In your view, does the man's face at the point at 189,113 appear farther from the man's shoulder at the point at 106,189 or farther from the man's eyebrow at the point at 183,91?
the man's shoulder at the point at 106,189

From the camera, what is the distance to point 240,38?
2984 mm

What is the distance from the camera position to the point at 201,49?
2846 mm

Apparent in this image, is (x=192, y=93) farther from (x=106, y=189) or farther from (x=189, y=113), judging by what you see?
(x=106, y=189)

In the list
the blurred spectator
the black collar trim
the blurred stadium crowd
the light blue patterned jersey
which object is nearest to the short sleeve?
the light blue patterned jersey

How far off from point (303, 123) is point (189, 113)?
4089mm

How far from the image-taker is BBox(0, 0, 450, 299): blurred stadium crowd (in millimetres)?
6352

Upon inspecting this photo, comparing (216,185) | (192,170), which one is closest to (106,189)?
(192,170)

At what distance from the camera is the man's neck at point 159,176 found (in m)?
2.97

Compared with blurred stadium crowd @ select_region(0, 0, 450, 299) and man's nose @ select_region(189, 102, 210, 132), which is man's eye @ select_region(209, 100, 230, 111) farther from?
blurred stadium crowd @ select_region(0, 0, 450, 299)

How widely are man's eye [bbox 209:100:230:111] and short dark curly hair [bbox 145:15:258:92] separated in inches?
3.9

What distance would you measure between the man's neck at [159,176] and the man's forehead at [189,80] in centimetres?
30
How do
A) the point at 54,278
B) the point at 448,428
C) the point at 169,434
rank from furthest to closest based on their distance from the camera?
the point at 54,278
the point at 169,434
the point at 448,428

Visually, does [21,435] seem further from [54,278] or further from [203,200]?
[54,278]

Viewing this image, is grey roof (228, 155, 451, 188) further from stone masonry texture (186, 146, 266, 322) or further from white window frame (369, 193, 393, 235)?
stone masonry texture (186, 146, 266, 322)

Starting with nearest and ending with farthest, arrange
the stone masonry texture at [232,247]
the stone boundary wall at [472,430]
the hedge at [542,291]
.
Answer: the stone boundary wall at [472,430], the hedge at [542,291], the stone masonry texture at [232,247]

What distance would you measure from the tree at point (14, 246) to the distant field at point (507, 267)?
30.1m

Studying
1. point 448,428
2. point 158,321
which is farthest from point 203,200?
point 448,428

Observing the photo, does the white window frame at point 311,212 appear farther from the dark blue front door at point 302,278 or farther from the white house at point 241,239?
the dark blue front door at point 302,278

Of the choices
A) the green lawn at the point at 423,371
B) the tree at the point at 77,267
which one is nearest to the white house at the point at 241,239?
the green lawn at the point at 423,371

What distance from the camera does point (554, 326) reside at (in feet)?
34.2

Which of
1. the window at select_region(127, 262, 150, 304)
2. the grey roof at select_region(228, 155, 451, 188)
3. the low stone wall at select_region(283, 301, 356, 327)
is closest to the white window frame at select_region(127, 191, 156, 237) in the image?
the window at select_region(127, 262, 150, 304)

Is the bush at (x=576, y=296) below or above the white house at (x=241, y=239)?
········
» **What is expected**
Set down every line of the listing above again, exactly as given.

» **Correct result**
In your view, does the man's face at the point at 189,113 appear farther from the man's shoulder at the point at 106,189 or farther from the man's eyebrow at the point at 183,91?
the man's shoulder at the point at 106,189

From the camera, what is the distance to point 240,38?
2984 mm

What is the distance from the camera position to the point at 201,49?
2846 mm

Apparent in this image, is (x=192, y=93) farther from (x=106, y=189) or farther from (x=189, y=113), judging by what you see?
(x=106, y=189)

In the list
the blurred spectator
the black collar trim
the blurred stadium crowd
the light blue patterned jersey
which object is nearest to the short sleeve?
the light blue patterned jersey

How far off from point (303, 123) is point (189, 113)?
4089mm

How far from the image-taker is BBox(0, 0, 450, 299): blurred stadium crowd (in millimetres)?
6352

Upon inspecting this photo, comparing (216,185) | (192,170), which one is closest to (106,189)?
(192,170)

At what distance from the camera is the man's neck at point 159,176 found (in m)?
2.97

Compared with blurred stadium crowd @ select_region(0, 0, 450, 299) and man's nose @ select_region(189, 102, 210, 132), which is man's eye @ select_region(209, 100, 230, 111) farther from?
blurred stadium crowd @ select_region(0, 0, 450, 299)

How widely are man's eye [bbox 209:100:230:111] and short dark curly hair [bbox 145:15:258:92] separated in inches?
3.9

What distance would you measure between the man's neck at [159,176] and the man's forehead at [189,80] in centimetres?
30
How do
A) the point at 54,278
B) the point at 448,428
C) the point at 169,434
rank from furthest to closest based on their distance from the camera?
the point at 54,278
the point at 169,434
the point at 448,428

Visually, does [21,435] seem further from [54,278] or further from [203,200]?
[54,278]

Viewing this image, is grey roof (228, 155, 451, 188) further from stone masonry texture (186, 146, 266, 322) or further from white window frame (369, 193, 393, 235)?
stone masonry texture (186, 146, 266, 322)

Starting with nearest and ending with farthest, arrange
the stone masonry texture at [232,247]
the stone boundary wall at [472,430]
the hedge at [542,291]
.
Answer: the stone boundary wall at [472,430], the hedge at [542,291], the stone masonry texture at [232,247]

What distance would you measure from the tree at point (14, 246) to the distant field at point (507, 267)?
30.1m

Studying
1. point 448,428
2. point 158,321
which is farthest from point 203,200?
point 448,428

Observing the photo, does the white window frame at point 311,212 appear farther from the dark blue front door at point 302,278 or farther from the white house at point 241,239?
the dark blue front door at point 302,278

Of the choices
A) the green lawn at the point at 423,371
B) the tree at the point at 77,267
which one is nearest to the white house at the point at 241,239?
the green lawn at the point at 423,371

What distance from the camera does point (554, 326) reside at (in feet)?
34.2

Which of
1. the window at select_region(127, 262, 150, 304)
2. the grey roof at select_region(228, 155, 451, 188)
3. the low stone wall at select_region(283, 301, 356, 327)
is closest to the white window frame at select_region(127, 191, 156, 237) in the image?
the window at select_region(127, 262, 150, 304)

Is the bush at (x=576, y=296) below or above the white house at (x=241, y=239)?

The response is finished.